Start

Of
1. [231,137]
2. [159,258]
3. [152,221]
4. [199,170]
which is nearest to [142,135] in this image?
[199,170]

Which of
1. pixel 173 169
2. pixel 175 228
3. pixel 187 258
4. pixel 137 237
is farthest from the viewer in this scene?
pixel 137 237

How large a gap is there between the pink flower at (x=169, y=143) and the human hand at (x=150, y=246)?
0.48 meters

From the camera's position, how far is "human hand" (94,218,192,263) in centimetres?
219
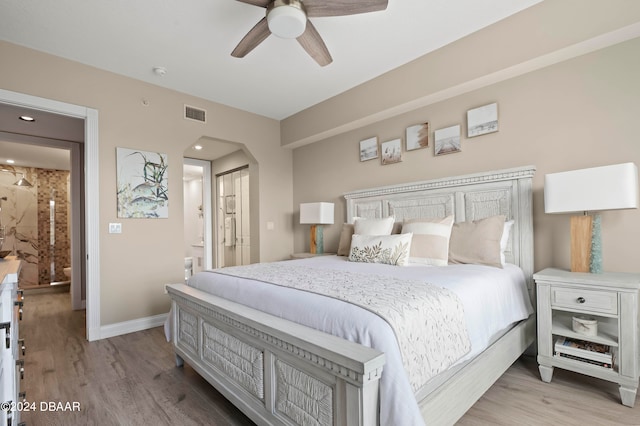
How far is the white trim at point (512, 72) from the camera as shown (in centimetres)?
221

End

The pictures should not appear in the copy; every other part of the records above must be returned exactly.

◆ **TASK SOLUTION**
Of
1. [231,137]
2. [159,258]
3. [152,221]
4. [199,170]
which is nearest to [142,135] in this image?
[199,170]

Which of
1. pixel 173 169
2. pixel 175 228
3. pixel 187 258
4. pixel 137 237
is farthest from the viewer in this scene?
pixel 137 237

How large a gap is there between the pink flower at (x=169, y=143) and the human hand at (x=150, y=246)?
0.48 meters

From the camera's position, how far is "human hand" (94,218,192,263) in centimetres?
219
How far is the white trim at point (512, 72) from the camera as shown (in centimetres)?
221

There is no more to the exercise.